Robyn Jones, conseillère technique principale pour la gestion des résidus auprès de la COSIA, constate que les personnes qui choisissent de travailler dans ce domaine y demeurent généralement pendant plusieurs années. Selon elle, cet engagement s’explique par le caractère gratifiant, diversifié et dynamique du travail. 

« En regardant autour de moi aujourd’hui, je reconnais de nombreux visages qui évoluent dans le domaine des résidus miniers depuis aussi longtemps que moi, soit depuis 18 ans. C’est un petit groupe de personnes qui ont consacré leur carrière à travailler ensemble et à stimuler le changement. »

La gestion efficace des résidus miniers, qui sont constitués de sable, de limon, d’argile, d’eau et de bitume laissés après l’exploitation minière et l’extraction du bitume, joue un rôle essentiel dans l’exploitation des sables bitumineux.
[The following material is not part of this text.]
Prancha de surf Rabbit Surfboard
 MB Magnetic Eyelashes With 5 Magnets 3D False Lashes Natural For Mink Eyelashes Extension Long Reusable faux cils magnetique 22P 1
Pour débuter sa carrière, Robyn a été embauchée dans le domaine de la planification minière après avoir obtenu son diplôme universitaire. Cependant, l’adoption de nouvelles réglementations sur les résidus miniers l’a amenée à intégrer une petite équipe chargée de réviser un plan afin d’en assurer la conformité. Cette expérience unique lui a permis de développer rapidement une expertise approfondie du domaine des résidus, tout en collaborant avec des collègues spécialisés en exploitation, en planification, en gestion de projets et en recherche. Grâce à cette synergie, l’équipe a ajusté le plan pour répondre aux nouvelles exigences, en y intégrant des technologies en constante évolution.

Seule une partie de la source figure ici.